───── Input rows
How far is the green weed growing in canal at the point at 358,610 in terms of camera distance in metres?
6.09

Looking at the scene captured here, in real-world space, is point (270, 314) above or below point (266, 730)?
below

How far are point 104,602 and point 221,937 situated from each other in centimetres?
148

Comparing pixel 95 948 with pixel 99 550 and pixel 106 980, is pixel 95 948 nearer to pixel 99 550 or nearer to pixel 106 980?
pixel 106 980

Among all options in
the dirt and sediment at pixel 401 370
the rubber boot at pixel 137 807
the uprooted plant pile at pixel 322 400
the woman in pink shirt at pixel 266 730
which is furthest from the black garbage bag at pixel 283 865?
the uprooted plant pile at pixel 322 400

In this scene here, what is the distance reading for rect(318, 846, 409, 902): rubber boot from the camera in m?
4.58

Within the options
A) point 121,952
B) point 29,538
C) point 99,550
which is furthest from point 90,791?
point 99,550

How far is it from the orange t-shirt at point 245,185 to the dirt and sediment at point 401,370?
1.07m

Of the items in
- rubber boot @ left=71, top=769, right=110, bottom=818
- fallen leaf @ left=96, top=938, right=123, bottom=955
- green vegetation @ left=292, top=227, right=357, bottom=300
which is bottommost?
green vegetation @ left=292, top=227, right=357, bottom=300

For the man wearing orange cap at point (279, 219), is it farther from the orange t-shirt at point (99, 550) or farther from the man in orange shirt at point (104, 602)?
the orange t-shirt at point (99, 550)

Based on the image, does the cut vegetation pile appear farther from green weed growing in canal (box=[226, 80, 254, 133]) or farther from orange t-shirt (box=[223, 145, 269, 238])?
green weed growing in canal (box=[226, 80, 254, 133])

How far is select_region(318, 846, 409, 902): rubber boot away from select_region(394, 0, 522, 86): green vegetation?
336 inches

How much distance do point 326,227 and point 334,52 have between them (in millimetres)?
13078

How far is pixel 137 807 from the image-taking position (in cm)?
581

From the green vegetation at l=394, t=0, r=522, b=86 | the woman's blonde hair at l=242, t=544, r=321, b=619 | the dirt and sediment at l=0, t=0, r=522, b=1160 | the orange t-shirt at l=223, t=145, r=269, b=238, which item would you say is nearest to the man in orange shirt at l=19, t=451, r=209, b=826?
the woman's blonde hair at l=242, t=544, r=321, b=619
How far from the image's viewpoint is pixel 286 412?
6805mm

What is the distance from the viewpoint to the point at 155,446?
──────────
Goal of the exercise:
Update the data listing by replacing every "rubber boot" with "rain boot" and rewrite all items with nothing else changed.

Written reply:
How far is the green weed growing in canal at the point at 358,610 in terms of camera distance in metres?
6.09

Looking at the scene captured here, in real-world space, is point (270, 314) above or below point (266, 730)?
below

How far are point 104,602 and point 221,937 situated from each other in centimetres?
148

Comparing pixel 95 948 with pixel 99 550 and pixel 106 980, is pixel 95 948 nearer to pixel 99 550 or nearer to pixel 106 980?
pixel 106 980

Among all options in
the dirt and sediment at pixel 401 370
the rain boot at pixel 137 807
the uprooted plant pile at pixel 322 400
the woman in pink shirt at pixel 266 730
which is furthest from the black garbage bag at pixel 283 865?
the uprooted plant pile at pixel 322 400

In this scene here, what is the distance reading for rect(318, 846, 409, 902): rain boot from the camera in m?
4.58

Within the options
A) point 121,952
B) point 29,538
C) point 99,550
which is furthest from point 90,791?
point 99,550

How far is it from the orange t-shirt at point 245,185 to the dirt and sediment at point 401,370?
1.07m

Of the items in
- rain boot @ left=71, top=769, right=110, bottom=818
- fallen leaf @ left=96, top=938, right=123, bottom=955
- green vegetation @ left=292, top=227, right=357, bottom=300
which is bottommost?
green vegetation @ left=292, top=227, right=357, bottom=300

For the man wearing orange cap at point (279, 219), is it farther from the orange t-shirt at point (99, 550) or farther from the man in orange shirt at point (104, 602)?
the orange t-shirt at point (99, 550)

Based on the image, does the cut vegetation pile appear farther from green weed growing in canal (box=[226, 80, 254, 133]) or farther from orange t-shirt (box=[223, 145, 269, 238])?
green weed growing in canal (box=[226, 80, 254, 133])

How far is select_region(318, 846, 409, 902): rain boot away from select_region(394, 0, 522, 86): green vegetation?
336 inches

How much distance do point 326,227 and point 334,52 have between them (in millimetres)?
13078

How far is pixel 137 807 from the image-taking position (in cm)?
581

From the green vegetation at l=394, t=0, r=522, b=86 | the woman's blonde hair at l=242, t=544, r=321, b=619 | the dirt and sediment at l=0, t=0, r=522, b=1160 | the orange t-shirt at l=223, t=145, r=269, b=238, which item would you say is nearest to the man in orange shirt at l=19, t=451, r=209, b=826?
the woman's blonde hair at l=242, t=544, r=321, b=619
How far from the image's viewpoint is pixel 286 412?
6805mm

What is the distance from the viewpoint to the point at 155,446?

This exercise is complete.